But positive on the whole, agri business less than others

Since the Union Budget spared cigarette makers from a fresh rise in excise duty, ITC has been the darling of the bourses and has outperformed the Sensex by 18 per cent. Domestic mutual funds have been overweight on the stock for the same reason. However, the fourth quarter numbers of the company have disappointed the Street a wee bit. Revenues in the fourth quarter ended March 31 grew 15.5 per cent to Rs 5,836 crore and net profit grew 24.6 per cent to Rs 1,281 crore year on year, due to better realisations from cigarettes on account of price rises at the beginning of the year. Analysts were expecting the company to grow revenues by 19 per cent, to Rs 6,011 crore.

However, against the Street's expectations of 6-7 per cent volume growth, Standard Chartered Securities expects volume growth of only 4.5 per cent. Sharp price increases in the past few years has slowed the pace of up-trading and also lowered the ‘bandwidth’ to increase prices resulting in lower realisation growth in FY12. Interestingly, the average PBIT (profit before interest & taxes) growth in years with no excise increase is around 12.5 per cent vis-à-vis 16.5 per cent PBIT growth in years when excise increased.

While the cigarette division registered a 13.2 per cent growth in gross revenue (12.8 per cent annual growth in net revenue), the agri business posted 9.5 per cent growth, which dragged quarterly revenues a bit. The fast moving consumer goods (FMCG) business grew 14.2 per cent, while hotels and paperboards registered growth of 18.2 per cent and 15 per cent, respectively. Fourth quarter agri revenues were Rs 1,082 crore, contributing 23 per cent to total revenues. For the full year, the segment clocked revenue of Rs 4,748 crore.

On the positive side, earnings for the quarter grew a robust 25 per cent over the year to Rs 1,282 crore. This has been aided by high other income, up 52.2 per cent to Rs 226 crore.

Unlike others in FMCG, the company managed to hold on to margins, which remained flat. Operating margins improved by 18 basis points year on year to 30.7 per cent. For financial year 2011, operating margins have come in at 33.8 per cent.

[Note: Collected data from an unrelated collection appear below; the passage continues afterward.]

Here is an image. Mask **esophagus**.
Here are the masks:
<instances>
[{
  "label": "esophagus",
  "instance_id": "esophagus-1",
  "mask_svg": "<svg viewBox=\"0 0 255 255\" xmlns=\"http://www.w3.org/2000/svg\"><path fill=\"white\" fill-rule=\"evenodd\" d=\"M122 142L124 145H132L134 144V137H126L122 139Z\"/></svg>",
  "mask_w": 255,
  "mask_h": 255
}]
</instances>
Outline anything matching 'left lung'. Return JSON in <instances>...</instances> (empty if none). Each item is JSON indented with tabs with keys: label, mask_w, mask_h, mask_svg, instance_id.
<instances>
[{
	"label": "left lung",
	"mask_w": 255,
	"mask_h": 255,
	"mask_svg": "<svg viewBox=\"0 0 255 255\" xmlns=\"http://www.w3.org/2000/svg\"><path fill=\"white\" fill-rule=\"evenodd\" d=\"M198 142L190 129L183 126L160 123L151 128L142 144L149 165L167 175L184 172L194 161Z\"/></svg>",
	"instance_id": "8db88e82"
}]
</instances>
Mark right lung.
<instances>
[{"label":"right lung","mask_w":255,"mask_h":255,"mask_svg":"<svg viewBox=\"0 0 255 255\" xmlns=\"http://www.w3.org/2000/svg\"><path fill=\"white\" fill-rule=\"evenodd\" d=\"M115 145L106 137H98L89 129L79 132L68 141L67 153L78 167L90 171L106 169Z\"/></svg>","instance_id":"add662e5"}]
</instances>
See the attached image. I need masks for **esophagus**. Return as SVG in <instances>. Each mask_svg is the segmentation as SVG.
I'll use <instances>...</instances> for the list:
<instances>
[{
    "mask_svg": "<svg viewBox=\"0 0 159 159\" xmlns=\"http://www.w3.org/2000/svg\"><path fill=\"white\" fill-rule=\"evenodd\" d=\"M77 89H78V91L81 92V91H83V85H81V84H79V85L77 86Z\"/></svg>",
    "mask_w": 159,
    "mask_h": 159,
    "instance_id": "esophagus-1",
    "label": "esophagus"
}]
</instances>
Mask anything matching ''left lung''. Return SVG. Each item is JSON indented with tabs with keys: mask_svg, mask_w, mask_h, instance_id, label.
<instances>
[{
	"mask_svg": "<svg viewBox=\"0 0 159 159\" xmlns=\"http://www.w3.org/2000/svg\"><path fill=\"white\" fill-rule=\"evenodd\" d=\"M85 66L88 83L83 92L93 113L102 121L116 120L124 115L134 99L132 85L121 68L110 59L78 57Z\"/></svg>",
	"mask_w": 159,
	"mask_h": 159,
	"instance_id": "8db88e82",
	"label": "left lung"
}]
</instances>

In segment performance, the cigarette margin expanded 107 basis points over the year to 28.8 per cent (27.7 per cent in the corresponding one), aided by price rises. Losses in the non-cigarette business reduced by 183 basis points annually and 66 basis points sequentially. Non-cigarette FMCG losses came in at Rs 68 crore in the quarter, against Rs 79 crore in the corresponding quarter last year. This shows improved profitability, says Chitrangda Kapur, analyst at Angel Broking. The FMCG business is expected to break even by 2012-13. Hotels and agri business registered margin expansion by 219 basis points annually, while paperboard margins fell. Analysts don’t expect the margins to come off, as tobacco prices are expected to remain benign.